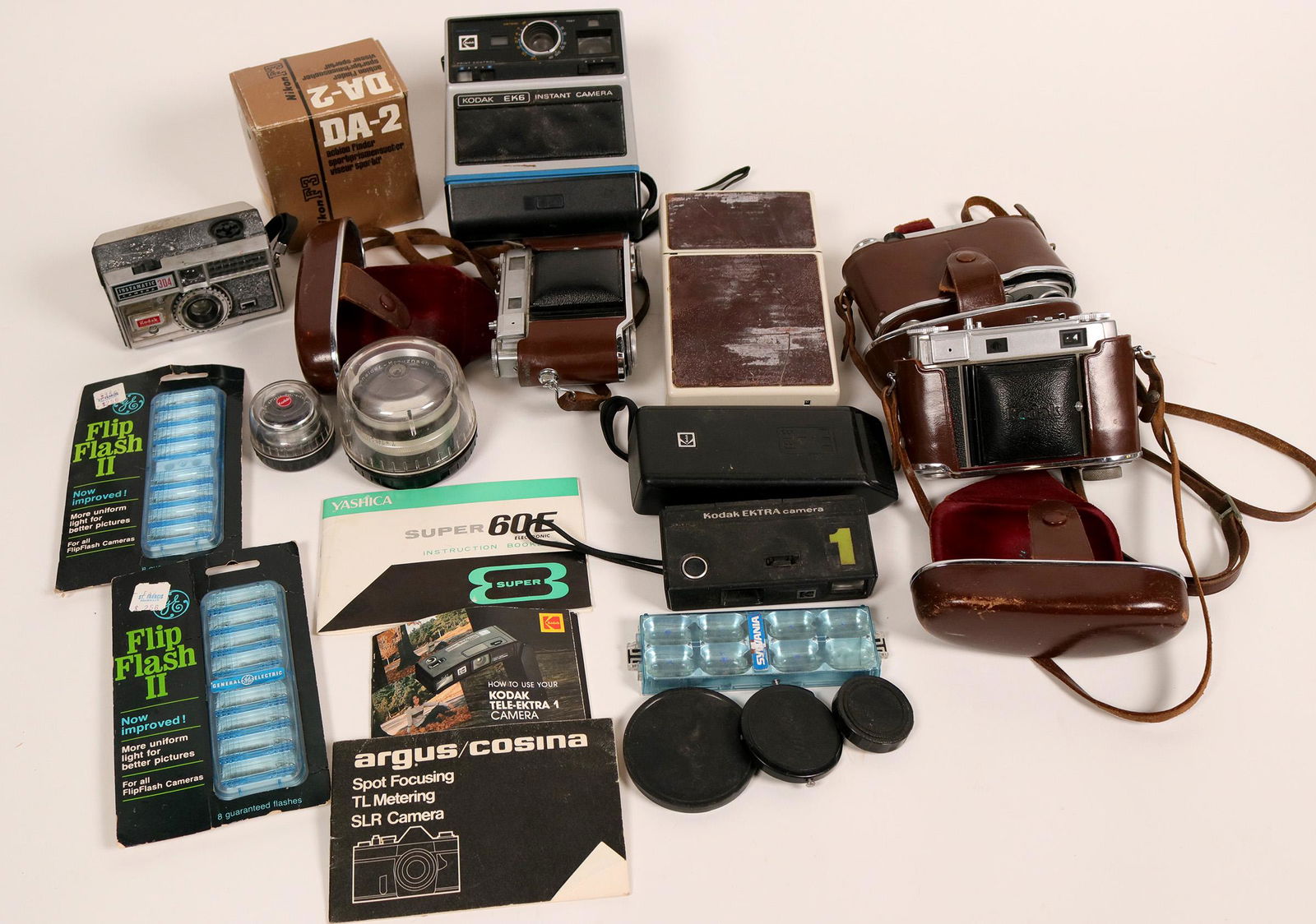 Vintage Kodak Retina 11c and 111c Cameras and (1 of 1)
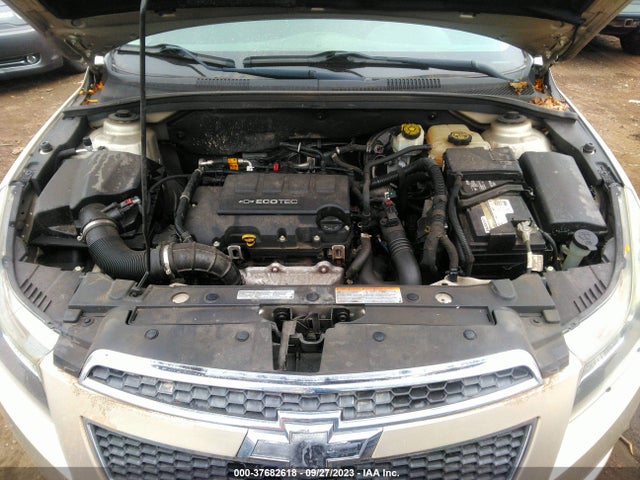 2014 CHEVROLET CRUZE 1LT VIN: 1G1PC5SB2E7409089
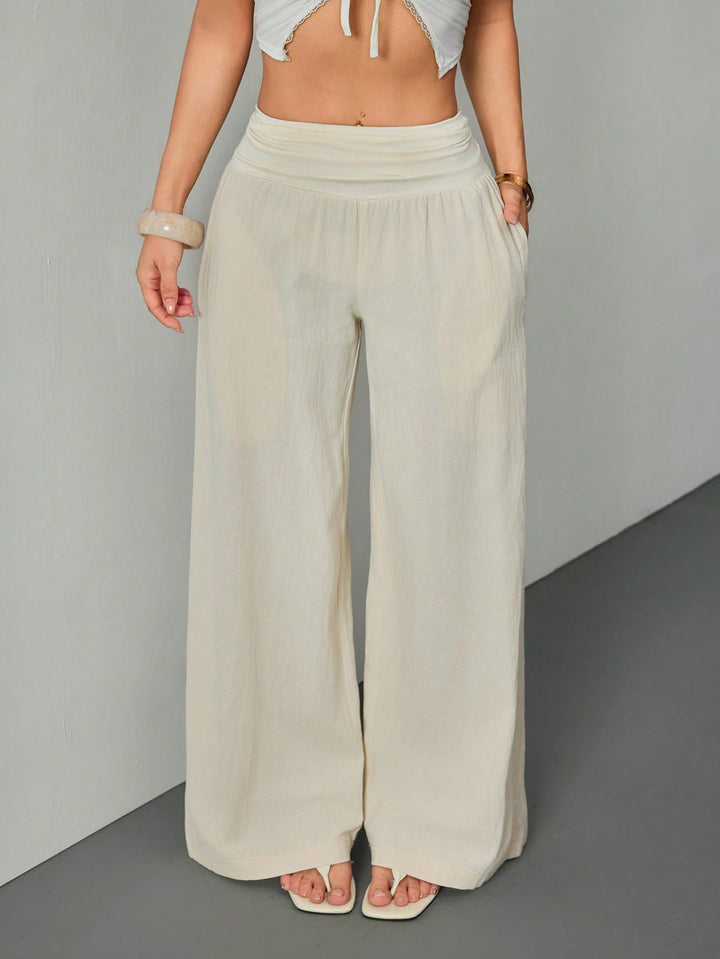 Pantaloni SHEIN, bej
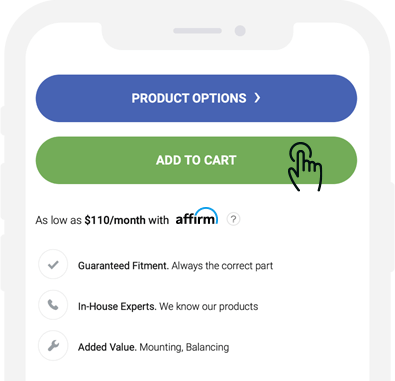 Affirm - Add to cart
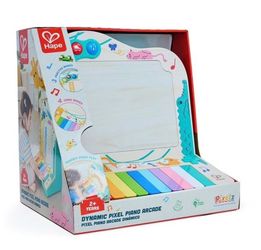 Hape Music Pixel Piano Arcade with 4 Games & 3 Music Modes - Brand New in Box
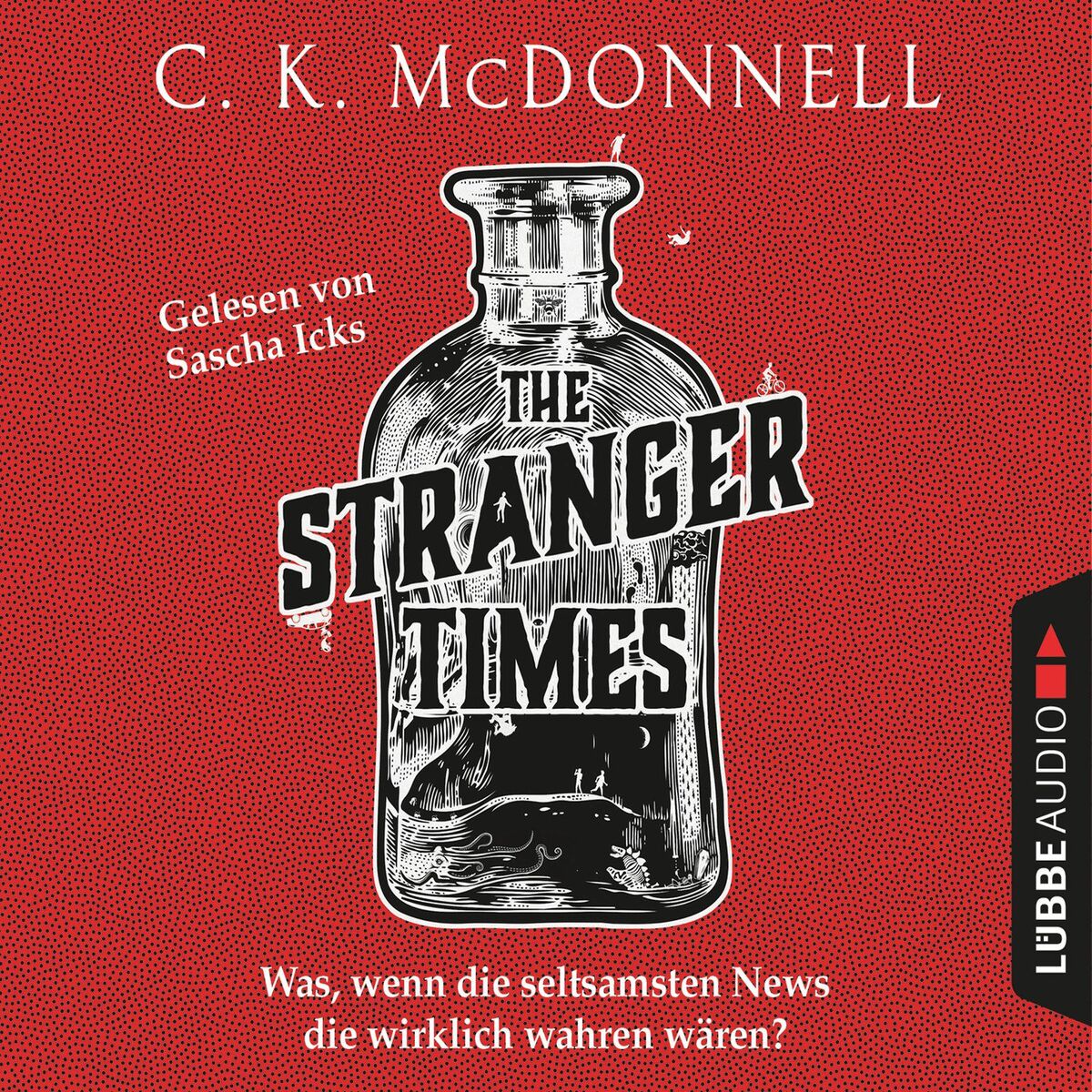 Album cover of The Stranger Times - The Stranger Times, Teil 1 (Ungekürzt)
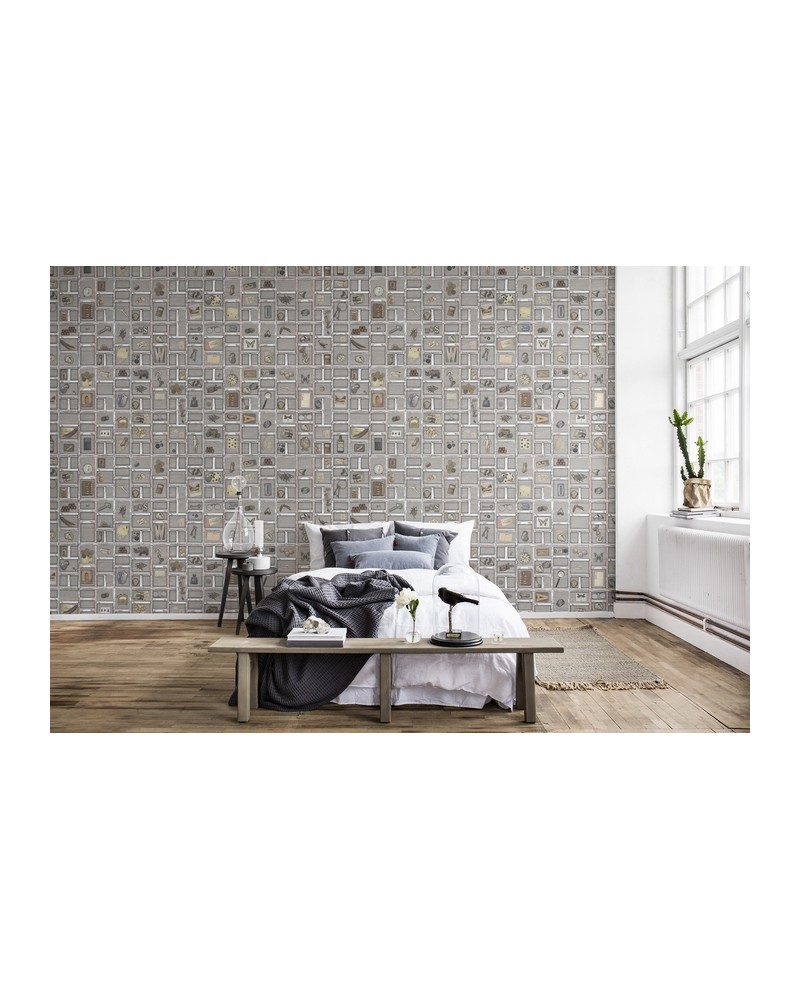 Papel Pintado NO 7 - Curious R14262 - REBEL WALLS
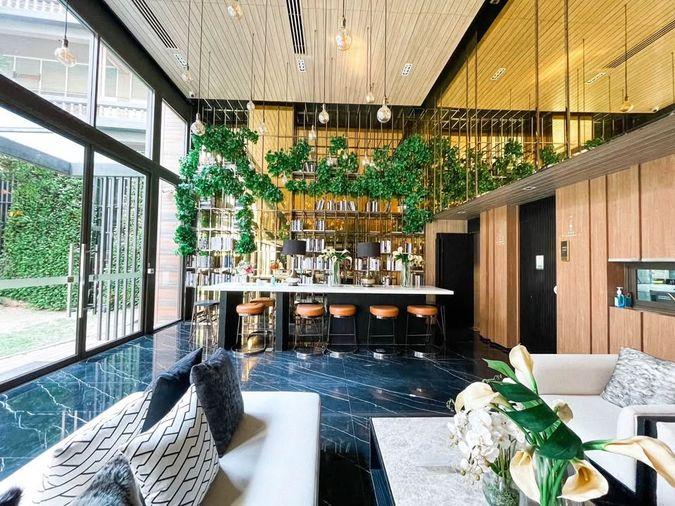 picture RS7287 For Rent: The Tree Sukhumvit 64 Rare 2-Bedroom Duplex Unit with Double Volume Ceilings, near BTS Punnawithi - 10/13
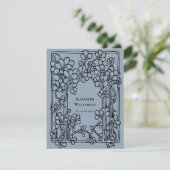 ヴィンテージフローラ卒業党 招待状 (スタンド正面)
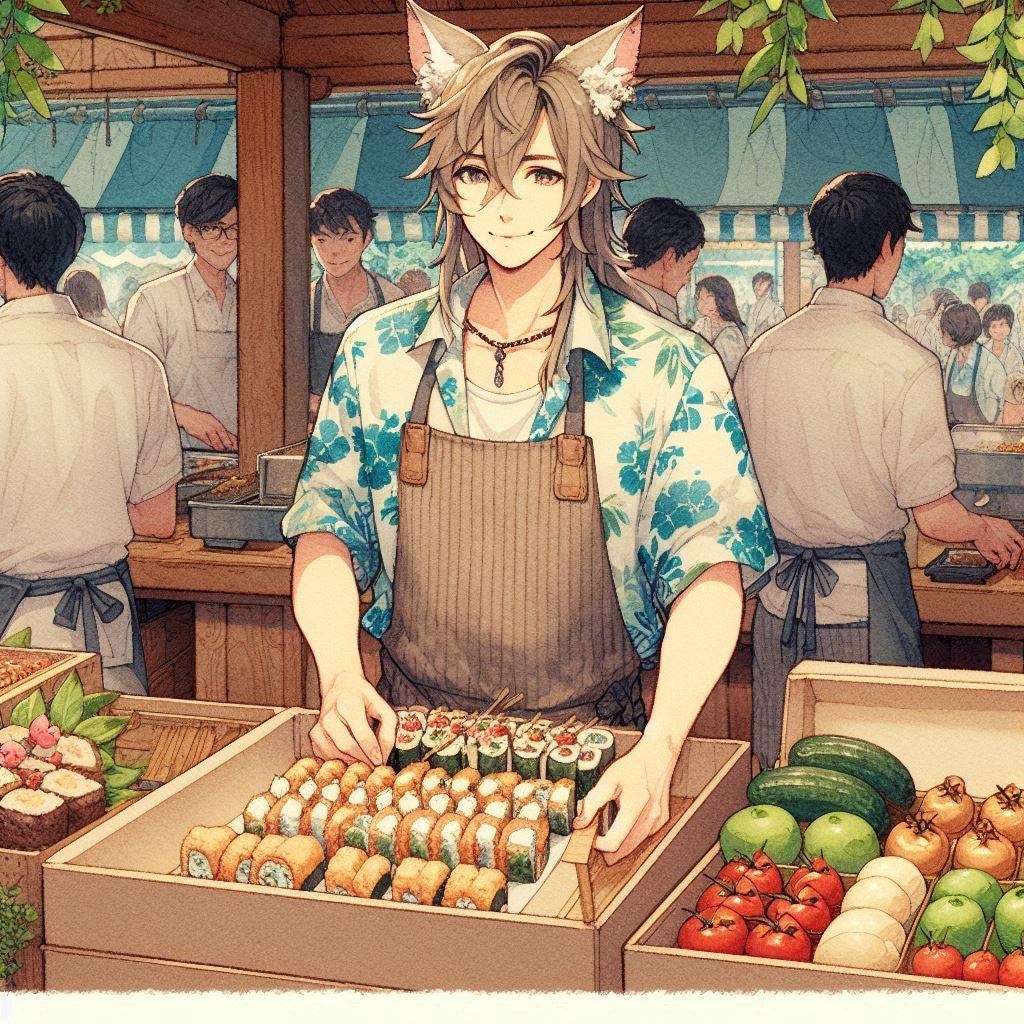 いなり寿司チャレンジ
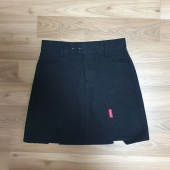 5252 바이 오아이오아이(5252BYOIOI) LABEL POINT SLIT MINI SKIRT_leopard 후기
○ ○ ○
#### [Work item]
Reproduce each line of the records above, exactly and without pictures.

#### [Task response]
 Vintage Kodak Retina 11c and 111c Cameras and (1 of 1)
 2014 CHEVROLET CRUZE 1LT VIN: 1G1PC5SB2E7409089
 Pantaloni SHEIN, bej
 Affirm - Add to cart
 Hape Music Pixel Piano Arcade with 4 Games & 3 Music Modes - Brand New in Box
 Album cover of The Stranger Times - The Stranger Times, Teil 1 (Ungekürzt)
 Papel Pintado NO 7 - Curious R14262 - REBEL WALLS
 picture RS7287 For Rent: The Tree Sukhumvit 64 Rare 2-Bedroom Duplex Unit with Double Volume Ceilings, near BTS Punnawithi - 10/13
 ヴィンテージフローラ卒業党 招待状 (スタンド正面)
 いなり寿司チャレンジ
 5252 바이 오아이오아이(5252BYOIOI) LABEL POINT SLIT MINI SKIRT_leopard 후기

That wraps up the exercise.